Prompt:
Aside from the pictures, the entries should be given again exactly.

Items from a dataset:
== == ==
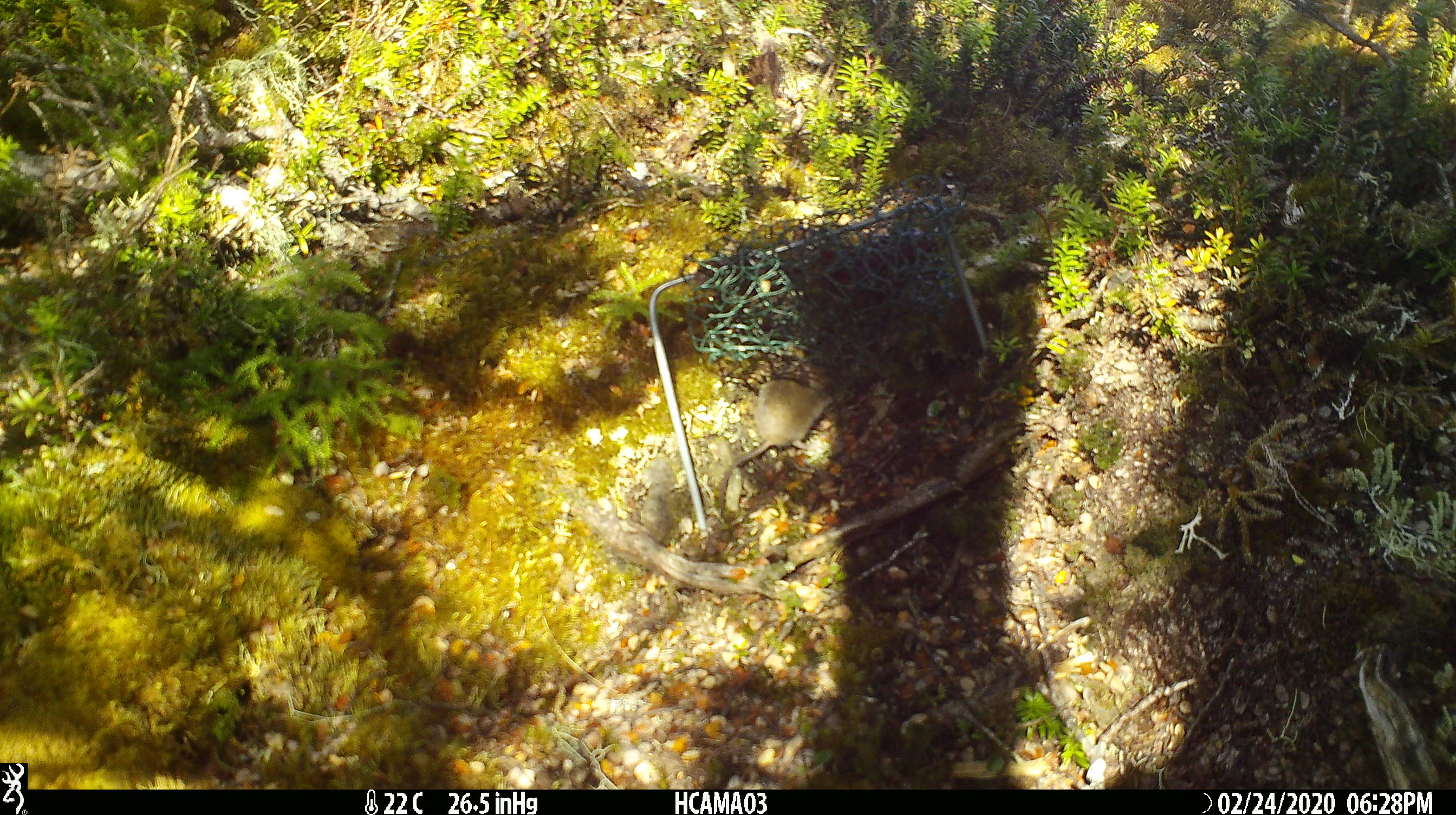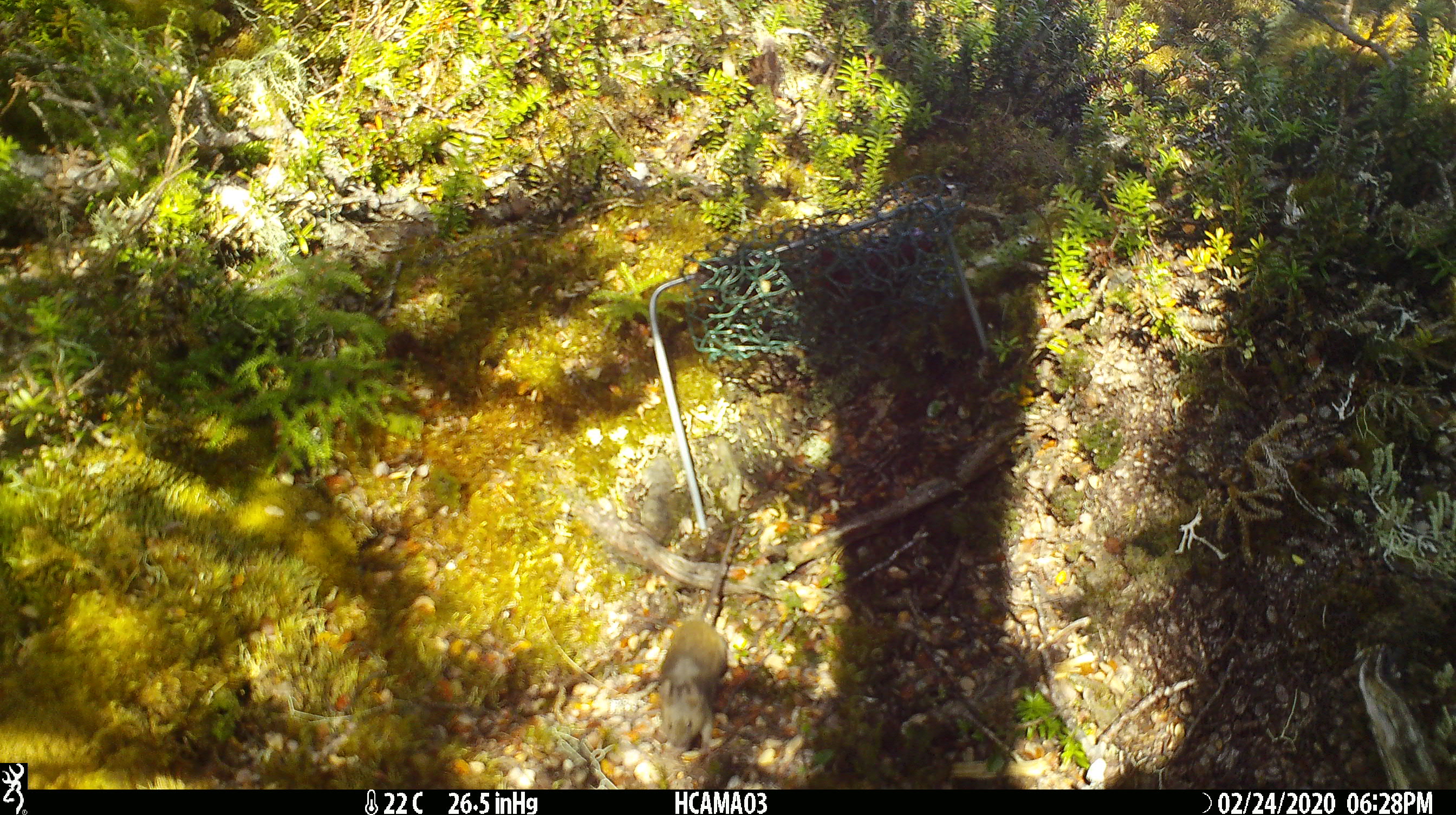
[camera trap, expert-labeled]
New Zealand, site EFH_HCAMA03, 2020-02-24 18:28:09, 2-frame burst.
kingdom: Animalia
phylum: Chordata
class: Mammalia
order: Rodentia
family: Muridae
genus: Mus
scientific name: Mus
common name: mouse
Mouse (Mus).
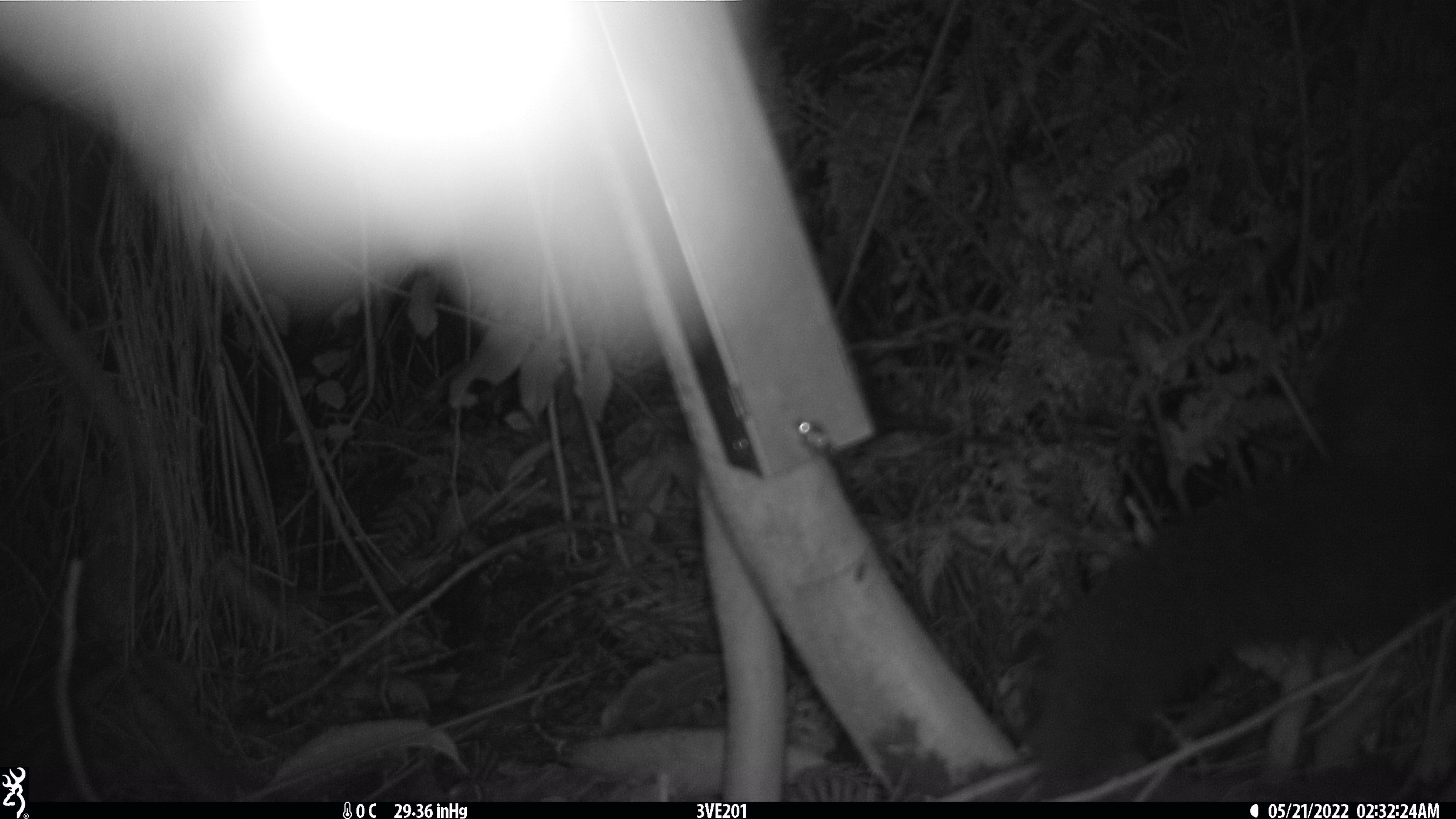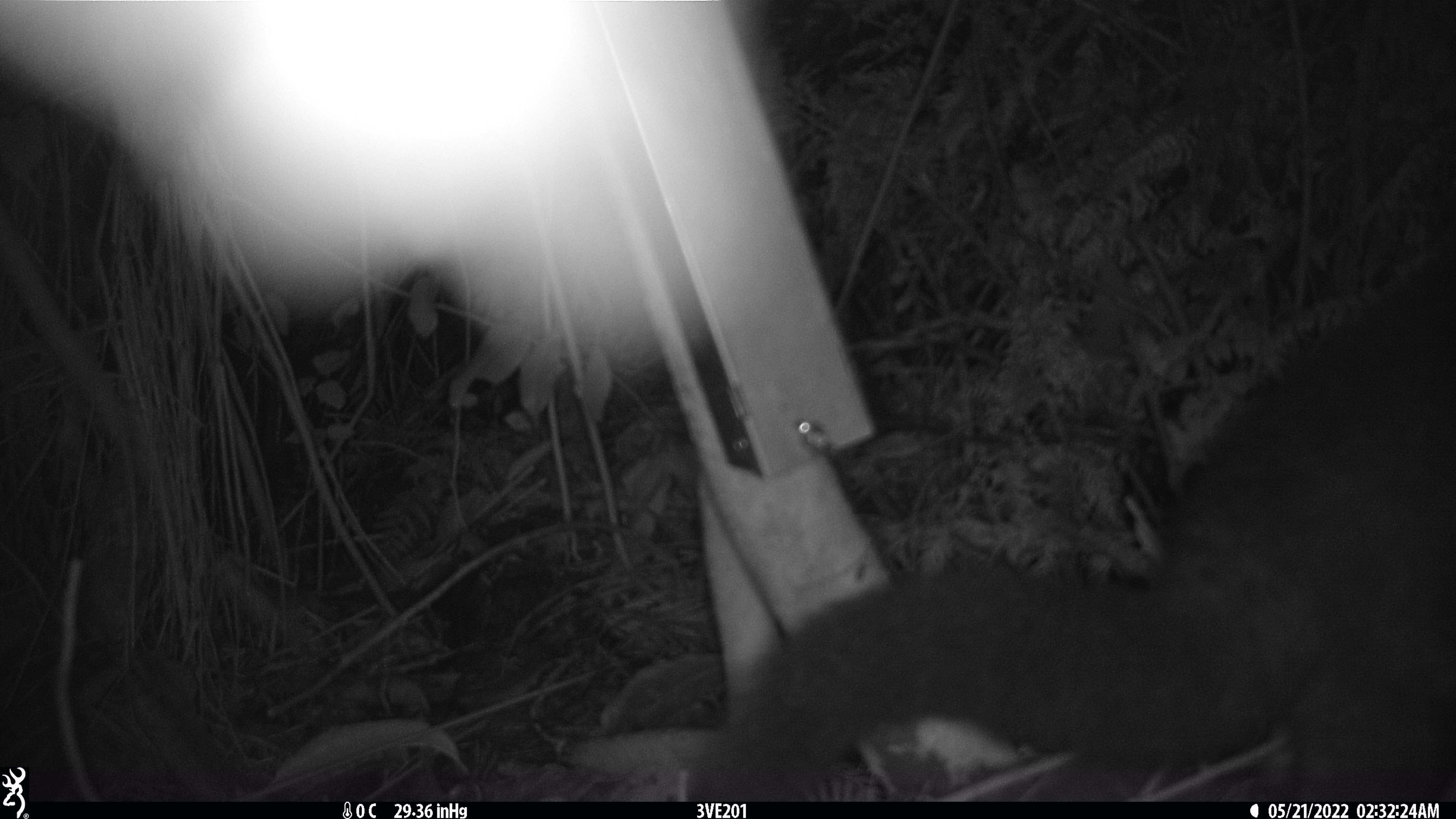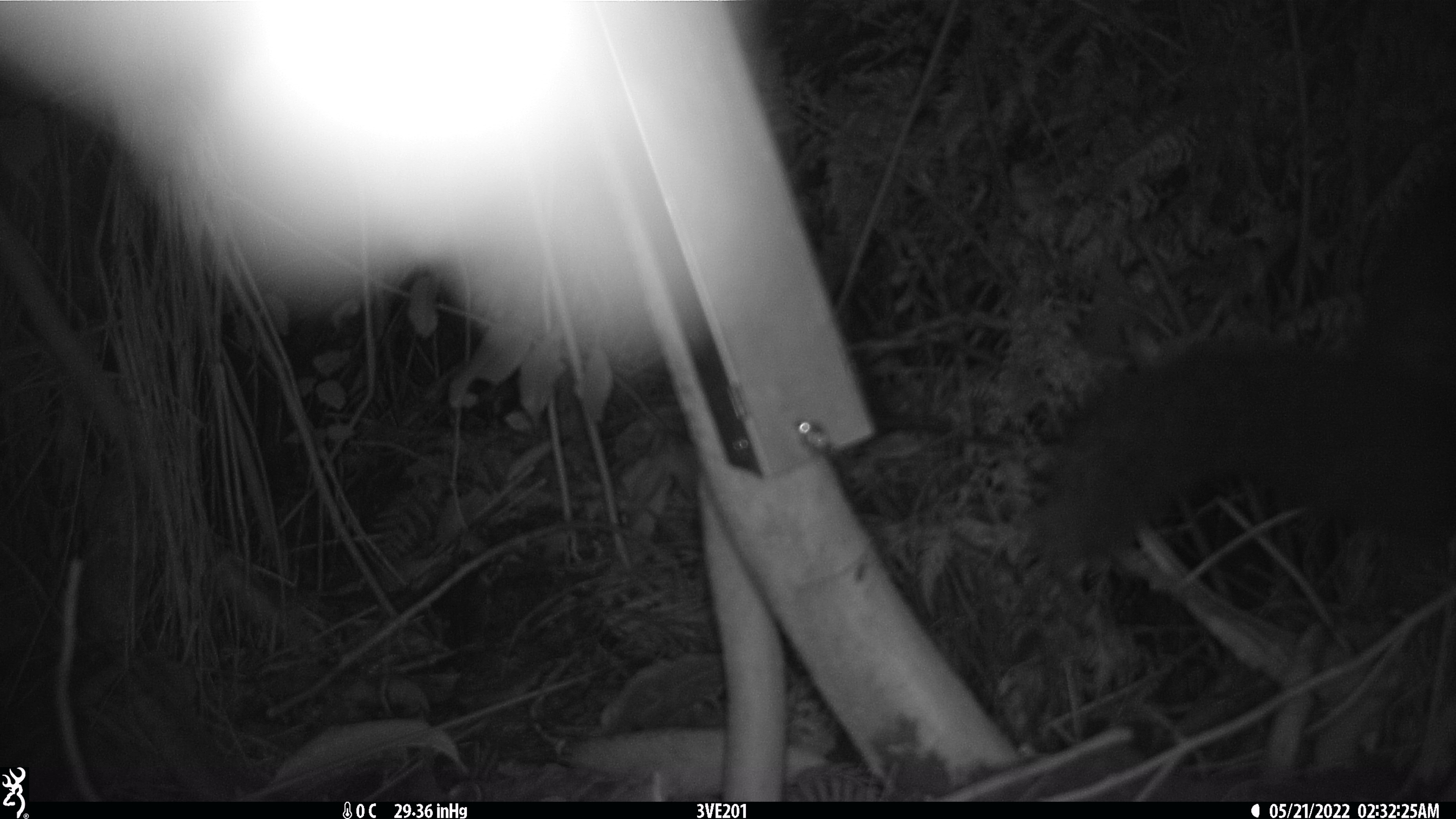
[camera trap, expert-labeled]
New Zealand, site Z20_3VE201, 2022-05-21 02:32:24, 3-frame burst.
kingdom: Animalia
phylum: Chordata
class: Mammalia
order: Diprotodontia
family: Phalangeridae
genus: Trichosurus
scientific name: Trichosurus vulpecula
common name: common brushtail possum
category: possum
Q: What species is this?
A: Possum (common brushtail possum) (Trichosurus vulpecula).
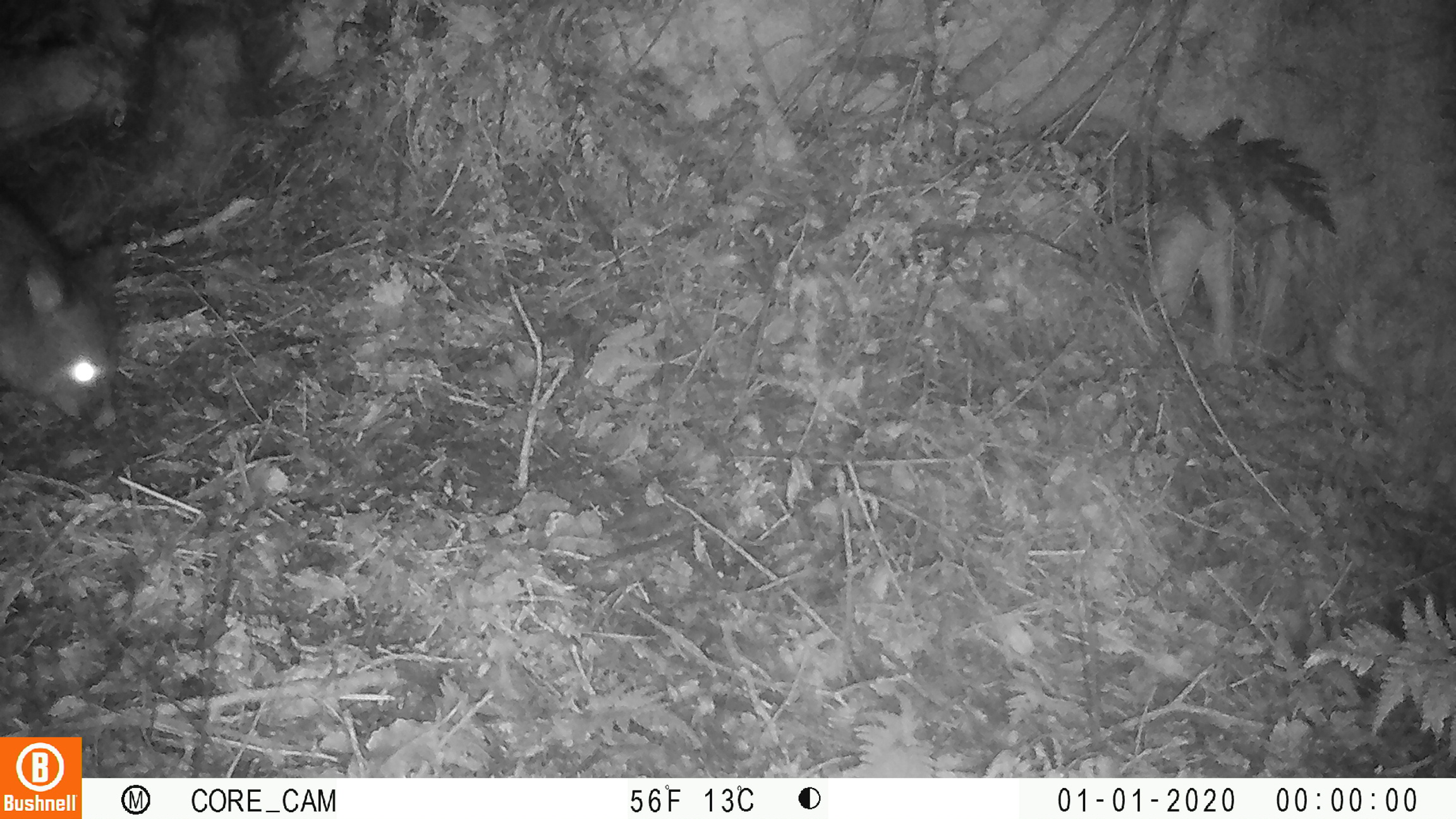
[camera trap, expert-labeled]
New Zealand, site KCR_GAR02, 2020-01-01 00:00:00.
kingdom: Animalia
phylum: Chordata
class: Mammalia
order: Diprotodontia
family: Phalangeridae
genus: Trichosurus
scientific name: Trichosurus vulpecula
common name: common brushtail possum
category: possum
Possum (common brushtail possum) (Trichosurus vulpecula).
== == ==
Exercise solution:
[camera trap, expert-labeled]
New Zealand, site EFH_HCAMA03, 2020-02-24 18:28:09, 2-frame burst.
kingdom: Animalia
phylum: Chordata
class: Mammalia
order: Rodentia
family: Muridae
genus: Mus
scientific name: Mus
common name: mouse
Mouse (Mus).
[camera trap, expert-labeled]
New Zealand, site Z20_3VE201, 2022-05-21 02:32:24, 3-frame burst.
kingdom: Animalia
phylum: Chordata
class: Mammalia
order: Diprotodontia
family: Phalangeridae
genus: Trichosurus
scientific name: Trichosurus vulpecula
common name: common brushtail possum
category: possum
Q: What species is this?
A: Possum (common brushtail possum) (Trichosurus vulpecula).
[camera trap, expert-labeled]
New Zealand, site KCR_GAR02, 2020-01-01 00:00:00.
kingdom: Animalia
phylum: Chordata
class: Mammalia
order: Diprotodontia
family: Phalangeridae
genus: Trichosurus
scientific name: Trichosurus vulpecula
common name: common brushtail possum
category: possum
Possum (common brushtail possum) (Trichosurus vulpecula).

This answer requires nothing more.